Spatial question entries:
════════════════
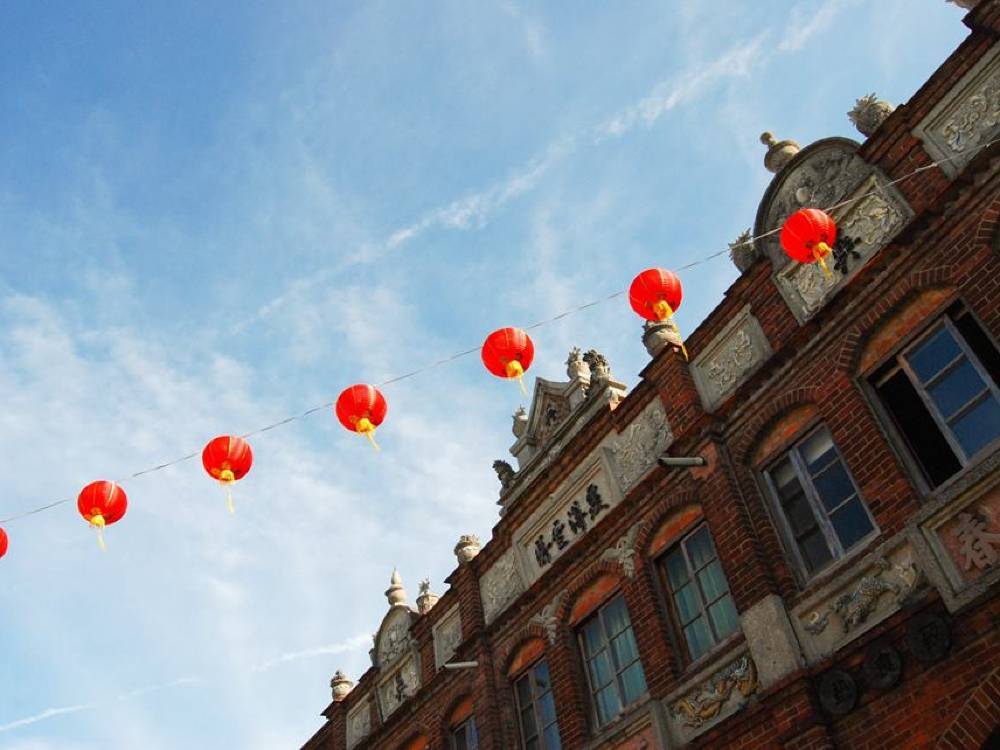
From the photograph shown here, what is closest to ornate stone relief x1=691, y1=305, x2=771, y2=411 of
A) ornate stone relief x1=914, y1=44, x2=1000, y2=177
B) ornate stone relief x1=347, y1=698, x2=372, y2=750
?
ornate stone relief x1=914, y1=44, x2=1000, y2=177

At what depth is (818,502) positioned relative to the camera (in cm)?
852

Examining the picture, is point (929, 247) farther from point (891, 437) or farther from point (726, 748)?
point (726, 748)

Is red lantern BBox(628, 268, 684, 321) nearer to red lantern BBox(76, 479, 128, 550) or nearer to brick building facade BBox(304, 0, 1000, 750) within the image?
brick building facade BBox(304, 0, 1000, 750)

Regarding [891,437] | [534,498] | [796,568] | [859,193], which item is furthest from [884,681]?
[534,498]

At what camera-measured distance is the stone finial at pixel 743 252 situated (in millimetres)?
10008

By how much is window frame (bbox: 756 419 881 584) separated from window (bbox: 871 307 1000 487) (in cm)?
62

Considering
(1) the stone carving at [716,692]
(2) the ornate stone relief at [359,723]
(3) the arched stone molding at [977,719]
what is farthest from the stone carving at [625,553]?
(2) the ornate stone relief at [359,723]

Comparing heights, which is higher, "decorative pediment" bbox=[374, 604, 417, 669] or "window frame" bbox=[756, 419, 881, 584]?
"decorative pediment" bbox=[374, 604, 417, 669]

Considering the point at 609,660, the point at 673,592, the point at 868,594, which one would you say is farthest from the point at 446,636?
the point at 868,594

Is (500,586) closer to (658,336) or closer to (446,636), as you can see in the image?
(446,636)

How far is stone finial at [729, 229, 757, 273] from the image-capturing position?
32.8 feet

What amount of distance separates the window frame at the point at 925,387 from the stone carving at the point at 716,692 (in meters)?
2.41

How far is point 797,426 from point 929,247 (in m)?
2.16

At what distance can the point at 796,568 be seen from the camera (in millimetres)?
8500
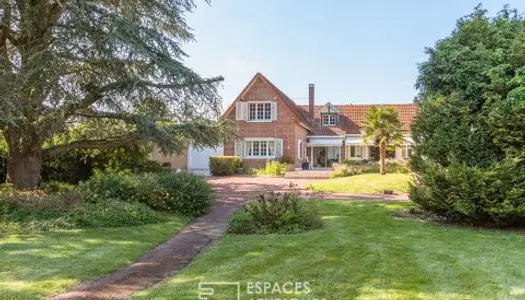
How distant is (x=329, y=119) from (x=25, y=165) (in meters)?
39.0

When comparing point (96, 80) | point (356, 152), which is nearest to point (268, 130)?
point (356, 152)

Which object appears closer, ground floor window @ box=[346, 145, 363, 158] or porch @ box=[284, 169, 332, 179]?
porch @ box=[284, 169, 332, 179]

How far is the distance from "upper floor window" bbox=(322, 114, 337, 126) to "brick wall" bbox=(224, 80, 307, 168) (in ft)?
23.5

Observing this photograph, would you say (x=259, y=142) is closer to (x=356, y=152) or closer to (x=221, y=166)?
(x=221, y=166)

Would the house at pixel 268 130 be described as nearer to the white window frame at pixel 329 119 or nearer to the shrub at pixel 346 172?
the white window frame at pixel 329 119

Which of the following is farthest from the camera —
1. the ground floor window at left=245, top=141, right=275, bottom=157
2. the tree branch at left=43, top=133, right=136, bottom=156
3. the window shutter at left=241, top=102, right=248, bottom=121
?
the window shutter at left=241, top=102, right=248, bottom=121

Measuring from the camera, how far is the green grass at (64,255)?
799cm

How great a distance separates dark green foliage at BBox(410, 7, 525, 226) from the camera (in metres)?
13.3

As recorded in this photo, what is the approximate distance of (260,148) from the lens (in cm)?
4612

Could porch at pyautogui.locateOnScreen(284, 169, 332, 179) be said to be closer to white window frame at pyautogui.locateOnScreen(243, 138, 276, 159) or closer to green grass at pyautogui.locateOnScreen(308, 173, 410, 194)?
green grass at pyautogui.locateOnScreen(308, 173, 410, 194)

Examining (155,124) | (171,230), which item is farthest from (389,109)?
(171,230)

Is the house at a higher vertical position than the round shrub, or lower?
higher

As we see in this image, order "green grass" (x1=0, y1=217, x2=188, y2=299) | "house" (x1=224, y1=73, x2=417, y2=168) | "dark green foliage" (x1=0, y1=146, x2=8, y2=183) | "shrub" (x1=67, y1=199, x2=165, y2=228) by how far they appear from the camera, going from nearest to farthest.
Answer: "green grass" (x1=0, y1=217, x2=188, y2=299) < "shrub" (x1=67, y1=199, x2=165, y2=228) < "dark green foliage" (x1=0, y1=146, x2=8, y2=183) < "house" (x1=224, y1=73, x2=417, y2=168)

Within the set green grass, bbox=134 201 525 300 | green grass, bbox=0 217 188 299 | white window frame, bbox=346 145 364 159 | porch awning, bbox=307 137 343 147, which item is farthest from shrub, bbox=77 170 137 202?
white window frame, bbox=346 145 364 159
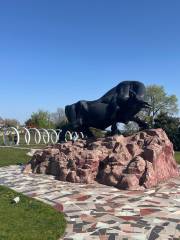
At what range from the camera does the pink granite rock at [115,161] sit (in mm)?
9375

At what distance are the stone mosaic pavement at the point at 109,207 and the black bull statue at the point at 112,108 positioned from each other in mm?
2527

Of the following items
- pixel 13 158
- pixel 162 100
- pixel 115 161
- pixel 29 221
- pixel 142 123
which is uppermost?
pixel 162 100

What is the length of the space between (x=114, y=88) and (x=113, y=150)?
2.30 meters

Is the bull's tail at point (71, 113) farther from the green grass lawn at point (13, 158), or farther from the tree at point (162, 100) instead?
the tree at point (162, 100)

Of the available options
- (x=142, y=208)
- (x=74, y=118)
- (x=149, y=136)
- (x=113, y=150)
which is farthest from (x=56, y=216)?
(x=74, y=118)

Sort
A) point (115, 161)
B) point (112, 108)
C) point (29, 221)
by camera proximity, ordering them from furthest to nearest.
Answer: point (112, 108) < point (115, 161) < point (29, 221)

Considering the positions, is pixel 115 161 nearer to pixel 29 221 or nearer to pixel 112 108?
pixel 112 108

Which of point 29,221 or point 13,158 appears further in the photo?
point 13,158

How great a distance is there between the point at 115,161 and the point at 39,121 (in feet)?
163

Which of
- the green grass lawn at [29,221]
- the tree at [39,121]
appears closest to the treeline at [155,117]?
the tree at [39,121]

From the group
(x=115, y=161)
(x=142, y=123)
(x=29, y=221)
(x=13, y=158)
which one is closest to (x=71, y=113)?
(x=142, y=123)

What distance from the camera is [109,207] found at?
7.24m

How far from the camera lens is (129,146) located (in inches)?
416

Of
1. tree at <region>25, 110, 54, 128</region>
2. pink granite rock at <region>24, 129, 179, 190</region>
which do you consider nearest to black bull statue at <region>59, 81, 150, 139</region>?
pink granite rock at <region>24, 129, 179, 190</region>
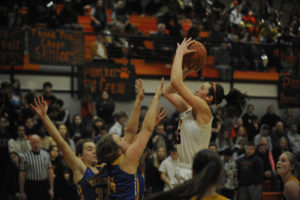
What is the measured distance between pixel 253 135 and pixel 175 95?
23.9 ft

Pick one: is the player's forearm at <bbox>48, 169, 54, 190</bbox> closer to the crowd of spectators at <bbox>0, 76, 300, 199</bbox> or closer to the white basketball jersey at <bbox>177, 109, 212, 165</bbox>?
the crowd of spectators at <bbox>0, 76, 300, 199</bbox>

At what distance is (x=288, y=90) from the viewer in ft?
40.3

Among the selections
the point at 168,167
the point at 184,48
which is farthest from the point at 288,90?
the point at 184,48

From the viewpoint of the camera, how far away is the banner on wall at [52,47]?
1105 cm

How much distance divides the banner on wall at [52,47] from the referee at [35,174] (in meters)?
3.04

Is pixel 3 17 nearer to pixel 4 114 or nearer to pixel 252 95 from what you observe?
pixel 4 114

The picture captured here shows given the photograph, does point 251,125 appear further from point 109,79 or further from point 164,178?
point 109,79

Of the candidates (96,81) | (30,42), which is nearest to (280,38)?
(96,81)

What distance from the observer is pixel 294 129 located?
11.7 m

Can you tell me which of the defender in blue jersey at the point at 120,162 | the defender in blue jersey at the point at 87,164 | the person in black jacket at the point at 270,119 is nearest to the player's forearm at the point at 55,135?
the defender in blue jersey at the point at 87,164

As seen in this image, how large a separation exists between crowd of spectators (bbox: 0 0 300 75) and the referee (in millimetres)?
4398

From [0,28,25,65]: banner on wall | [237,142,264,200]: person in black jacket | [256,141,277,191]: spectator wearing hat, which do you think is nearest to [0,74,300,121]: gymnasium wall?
[0,28,25,65]: banner on wall

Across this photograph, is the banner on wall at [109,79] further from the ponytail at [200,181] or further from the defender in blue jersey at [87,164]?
the ponytail at [200,181]

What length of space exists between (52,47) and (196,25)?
14.8ft
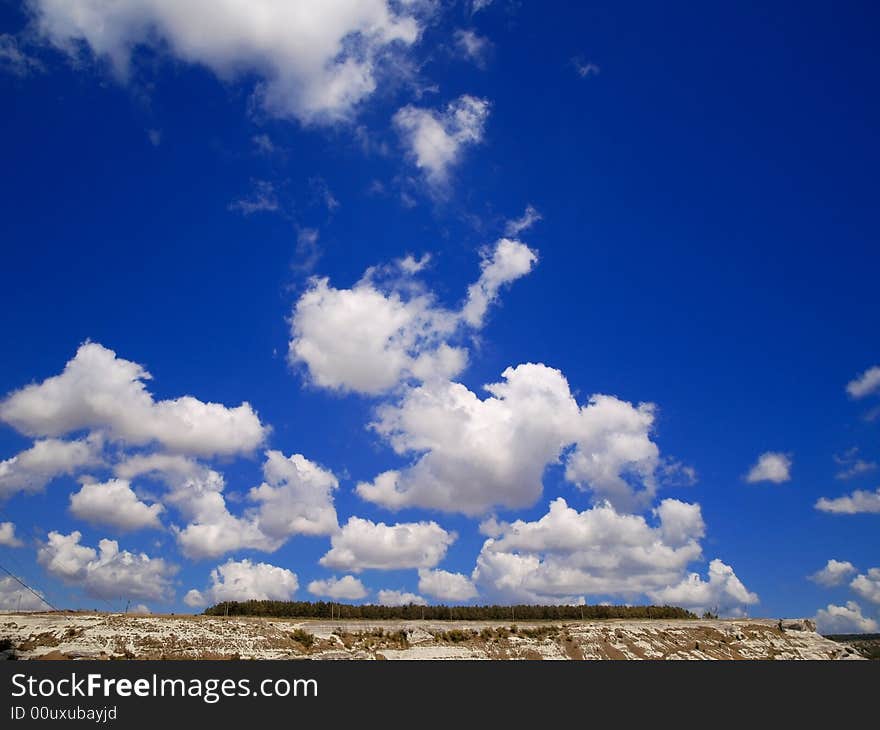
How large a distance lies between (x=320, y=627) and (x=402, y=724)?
139ft

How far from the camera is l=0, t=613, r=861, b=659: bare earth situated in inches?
2943

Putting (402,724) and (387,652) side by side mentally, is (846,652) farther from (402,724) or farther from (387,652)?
(402,724)

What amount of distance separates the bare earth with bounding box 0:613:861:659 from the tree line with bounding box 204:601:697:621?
101ft

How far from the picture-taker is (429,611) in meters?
139

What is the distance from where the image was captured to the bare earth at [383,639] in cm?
7475

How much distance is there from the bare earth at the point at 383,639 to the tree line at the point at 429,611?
3076 cm

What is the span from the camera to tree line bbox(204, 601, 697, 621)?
12679cm

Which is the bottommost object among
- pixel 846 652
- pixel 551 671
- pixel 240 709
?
pixel 846 652

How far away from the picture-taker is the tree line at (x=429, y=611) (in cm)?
12679

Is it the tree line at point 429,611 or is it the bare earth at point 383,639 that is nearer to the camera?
the bare earth at point 383,639

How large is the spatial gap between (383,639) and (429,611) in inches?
1884

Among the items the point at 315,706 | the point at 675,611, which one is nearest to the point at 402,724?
the point at 315,706

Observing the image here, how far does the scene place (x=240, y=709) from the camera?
5059 cm

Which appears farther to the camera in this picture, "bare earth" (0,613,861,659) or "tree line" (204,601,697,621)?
"tree line" (204,601,697,621)
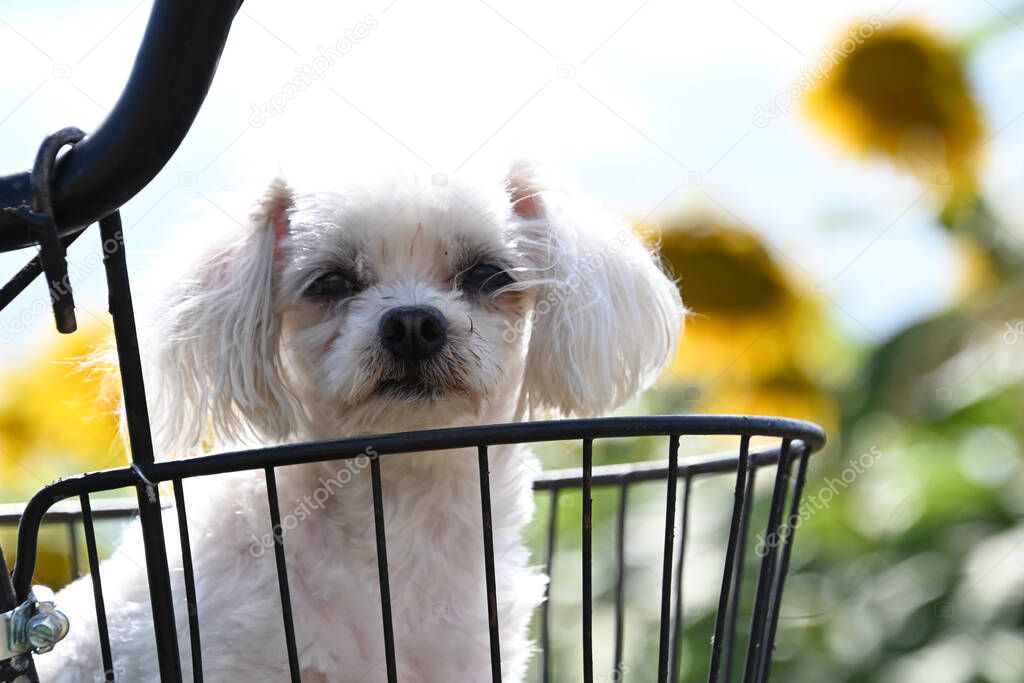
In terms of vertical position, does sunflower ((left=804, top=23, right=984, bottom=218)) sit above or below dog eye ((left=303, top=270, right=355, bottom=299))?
above

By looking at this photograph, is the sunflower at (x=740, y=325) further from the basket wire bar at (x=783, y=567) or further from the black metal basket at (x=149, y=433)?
the black metal basket at (x=149, y=433)

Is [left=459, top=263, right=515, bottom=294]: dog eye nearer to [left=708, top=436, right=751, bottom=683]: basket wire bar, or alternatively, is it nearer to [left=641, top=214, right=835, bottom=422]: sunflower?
[left=708, top=436, right=751, bottom=683]: basket wire bar

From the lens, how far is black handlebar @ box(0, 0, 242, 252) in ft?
1.79

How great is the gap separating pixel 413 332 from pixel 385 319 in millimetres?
37

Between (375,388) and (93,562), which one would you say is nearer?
(93,562)

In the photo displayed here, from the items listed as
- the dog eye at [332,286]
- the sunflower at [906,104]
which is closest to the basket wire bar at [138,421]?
the dog eye at [332,286]

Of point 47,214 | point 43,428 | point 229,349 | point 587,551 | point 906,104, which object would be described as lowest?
point 43,428

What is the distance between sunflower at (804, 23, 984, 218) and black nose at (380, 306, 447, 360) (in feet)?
3.95

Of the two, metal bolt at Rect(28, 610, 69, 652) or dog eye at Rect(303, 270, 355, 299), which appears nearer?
metal bolt at Rect(28, 610, 69, 652)

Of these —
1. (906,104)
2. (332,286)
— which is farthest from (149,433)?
(906,104)

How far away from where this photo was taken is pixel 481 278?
121 cm

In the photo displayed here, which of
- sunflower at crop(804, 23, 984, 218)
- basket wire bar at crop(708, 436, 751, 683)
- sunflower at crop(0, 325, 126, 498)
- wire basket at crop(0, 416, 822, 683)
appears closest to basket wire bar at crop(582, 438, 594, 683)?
wire basket at crop(0, 416, 822, 683)

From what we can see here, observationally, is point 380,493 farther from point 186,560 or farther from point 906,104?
point 906,104

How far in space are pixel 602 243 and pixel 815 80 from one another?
926 millimetres
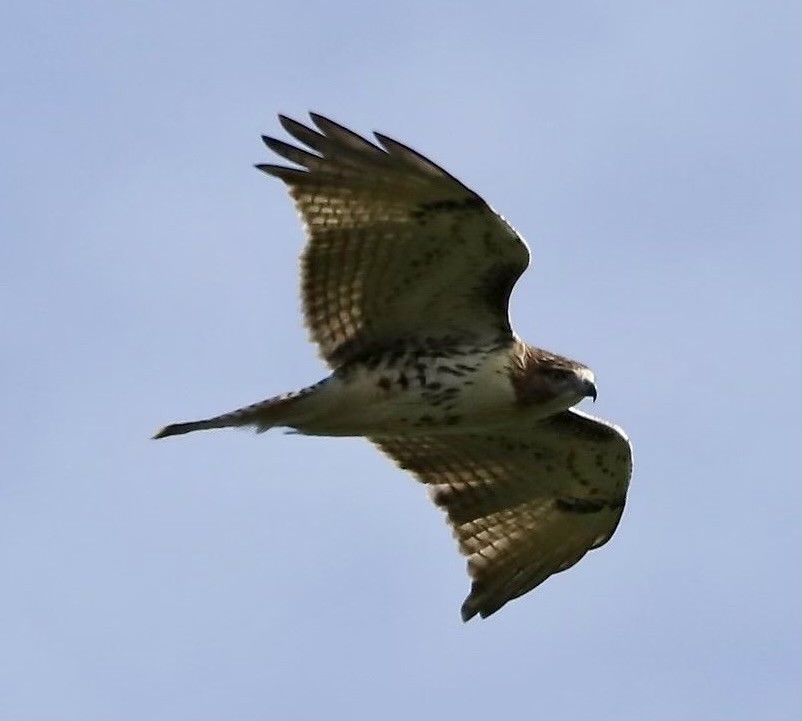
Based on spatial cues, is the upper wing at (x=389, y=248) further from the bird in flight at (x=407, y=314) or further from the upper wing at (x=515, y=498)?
the upper wing at (x=515, y=498)

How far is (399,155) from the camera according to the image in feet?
43.0

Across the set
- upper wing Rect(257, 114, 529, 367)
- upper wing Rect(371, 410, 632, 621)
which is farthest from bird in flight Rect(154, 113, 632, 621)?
upper wing Rect(371, 410, 632, 621)

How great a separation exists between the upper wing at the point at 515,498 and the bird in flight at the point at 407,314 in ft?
0.79

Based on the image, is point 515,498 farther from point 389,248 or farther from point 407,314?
point 389,248

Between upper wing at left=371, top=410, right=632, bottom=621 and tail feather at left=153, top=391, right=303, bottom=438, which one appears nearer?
tail feather at left=153, top=391, right=303, bottom=438

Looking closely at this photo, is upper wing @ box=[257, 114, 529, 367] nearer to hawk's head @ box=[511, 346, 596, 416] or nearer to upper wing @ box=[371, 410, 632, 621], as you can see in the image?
hawk's head @ box=[511, 346, 596, 416]

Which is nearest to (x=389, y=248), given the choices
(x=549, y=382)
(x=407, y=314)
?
(x=407, y=314)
════════════════
Reproduce the part that opens with the line containing "Examining (155,124) |" and closes with the line containing "x2=188, y2=299) <", swapping "Examining" for "Considering" and leaving everything else unchanged.

Complete answer.
Considering (155,124) | (171,230), which item is farthest from (389,109)?
(171,230)

Is the house at a higher vertical position than the round shrub, or lower?
higher

As we see in this image, order "green grass" (x1=0, y1=217, x2=188, y2=299) | "house" (x1=224, y1=73, x2=417, y2=168) | "dark green foliage" (x1=0, y1=146, x2=8, y2=183) | "shrub" (x1=67, y1=199, x2=165, y2=228) by how far they appear from the camera, going from nearest to farthest.
Answer: "green grass" (x1=0, y1=217, x2=188, y2=299) < "shrub" (x1=67, y1=199, x2=165, y2=228) < "dark green foliage" (x1=0, y1=146, x2=8, y2=183) < "house" (x1=224, y1=73, x2=417, y2=168)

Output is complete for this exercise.